By Madame Elizabeth de Nevell

All the tastes and purposes that medieval painting served made the use of metals an integral part of its technique. Of all metals used in period illumination, gold was the most significant. Not only for its associations, its power to suggest richness and splendor, not only for its color, not only for its luster and permanence, but for all of then together. In fact the term "illumination" means "to decorate with gold" and has evolved over time to it’s broader usage of the medieval illustrated page. The medieval painter and/or illuminator along with his patrons joined in an enthusiasm for this precious metal that resulted in some of the most charming effects in the painting of the Middle Ages.

 Types of Gold

  • Gold Leaf – lose leaf sheets of between 22k - 24k gold.
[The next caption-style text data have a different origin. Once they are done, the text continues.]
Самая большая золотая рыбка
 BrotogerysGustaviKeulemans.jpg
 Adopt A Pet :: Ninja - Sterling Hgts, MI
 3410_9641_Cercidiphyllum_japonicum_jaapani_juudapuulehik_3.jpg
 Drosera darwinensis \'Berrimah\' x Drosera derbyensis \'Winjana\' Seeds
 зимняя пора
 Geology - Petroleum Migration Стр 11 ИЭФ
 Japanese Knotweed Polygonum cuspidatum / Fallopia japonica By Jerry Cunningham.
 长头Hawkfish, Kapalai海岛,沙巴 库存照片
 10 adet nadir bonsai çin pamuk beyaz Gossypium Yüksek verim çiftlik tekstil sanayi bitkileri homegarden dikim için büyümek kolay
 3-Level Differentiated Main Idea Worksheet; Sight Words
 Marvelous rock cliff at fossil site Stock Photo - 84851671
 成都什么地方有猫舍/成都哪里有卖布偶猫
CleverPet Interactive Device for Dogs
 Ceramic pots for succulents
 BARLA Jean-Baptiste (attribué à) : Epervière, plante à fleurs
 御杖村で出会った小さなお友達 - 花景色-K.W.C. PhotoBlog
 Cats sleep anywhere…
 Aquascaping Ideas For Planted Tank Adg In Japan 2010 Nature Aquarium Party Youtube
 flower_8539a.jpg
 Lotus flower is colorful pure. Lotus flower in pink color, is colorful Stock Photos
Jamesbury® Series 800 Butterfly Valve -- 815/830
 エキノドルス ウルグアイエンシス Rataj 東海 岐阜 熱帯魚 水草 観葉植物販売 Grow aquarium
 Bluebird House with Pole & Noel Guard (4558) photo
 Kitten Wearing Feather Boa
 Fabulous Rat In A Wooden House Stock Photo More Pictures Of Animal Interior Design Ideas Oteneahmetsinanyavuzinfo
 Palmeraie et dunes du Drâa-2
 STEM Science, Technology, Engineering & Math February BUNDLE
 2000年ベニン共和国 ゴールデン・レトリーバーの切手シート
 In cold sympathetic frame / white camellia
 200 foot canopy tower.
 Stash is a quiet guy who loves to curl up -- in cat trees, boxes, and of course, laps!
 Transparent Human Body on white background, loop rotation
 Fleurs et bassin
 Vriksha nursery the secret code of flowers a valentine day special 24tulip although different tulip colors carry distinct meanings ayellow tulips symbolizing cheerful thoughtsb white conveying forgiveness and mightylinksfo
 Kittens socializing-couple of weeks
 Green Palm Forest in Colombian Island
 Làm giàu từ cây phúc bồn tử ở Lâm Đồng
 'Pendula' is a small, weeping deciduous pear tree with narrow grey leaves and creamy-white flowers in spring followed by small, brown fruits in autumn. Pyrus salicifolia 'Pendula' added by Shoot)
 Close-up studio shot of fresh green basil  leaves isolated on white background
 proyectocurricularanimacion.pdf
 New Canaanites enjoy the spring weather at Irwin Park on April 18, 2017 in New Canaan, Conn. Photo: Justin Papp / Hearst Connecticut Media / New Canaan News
  • Patent Gold Leaf– sheets of 22k gold are adhered to a thin sheet of tissue paper by controlling humidity in the manufacturing process.  Sometimes called student gold. 

  • Composite Gold Leaf – lose sheets of composite metals achieving a gold color, often 10k gold.

  • Shell Gold – shell gold is gold powder suspended in gum arabic and formed into a tablet.

 A Modern Acrylic Gesso for Illumination

 "Gesso" is a generic term traditionally used to describe any plaster based ground used for priming or preparing surfaces to be painted, "Gilding Base" is also another descriptive term. Varieties of gesso recipes evolved for specific purposes, one of that was a base to which gold leaf would adhere and burnish up. Modern acrylic gesso is made for priming canvases and other surfaces, but should NOT be confused as a substitute for the type of traditional gilding base.[3]  To create the gesso used in this class a modern recipe passed down by Meisterin Katarina Helene von Schönborn, OL to her students was used.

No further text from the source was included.